Property Division


The lawyers at Chapman McAlpine Law can help you navigate through this difficult area of law and provide you with reasonable options for resolution based on your specific set of facts.


Equalization refers to property division for married spouses only. The laws governing this area of law is found section 5 of the Family Law Act. Generally, for each spouse, the following calculation is completed:

• Add up all assets that the spouse owned on the date of separation;

• Subtract all debts that the spouse owned on the date of separation from (a) to get a net worth on date of separation; then

• Subtract the net worth (assets less debts) that a spouse owned on date of marriage.

The result of this mathematical exercise equals a spouse’s net family property (NFP). Net Family Property essentially refers to the increase in net worth that a spouse has obtained during the marriage. The spouse with the highest net family property pays the other one-half the difference between the net family properties. For example, if the husband’s net family property was $100,000.00 and the wife’s was $50,000.00 the husband would owe the wife $25,000.00 as an equalization payment (one-half of the $50,000.00 difference in their NFPs).

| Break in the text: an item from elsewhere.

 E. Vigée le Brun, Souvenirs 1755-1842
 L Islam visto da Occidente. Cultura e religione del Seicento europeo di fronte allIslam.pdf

Property refers to a variety of assets that a spouse has an interest in such as real estate, vehicles, bank accounts, investments, RRSPs, TFSAs, pensions, business interests, boats, etc.


It has a number of issues that our barrie family lawyer can help you resolve:

• Whether property is excluded property;

• Valuation of businesses and pensions;

• Date of separation issues;

• Tax issues on taxable assets;

• Securing the equalization payment;

• Post-separation increases or decreases in assets/debts;

• Limitation period issues; and

• Whether or not a spouse is entitled to a variation of the share of net family property (i.e., an amount more or less than one-half the difference between the net family properties).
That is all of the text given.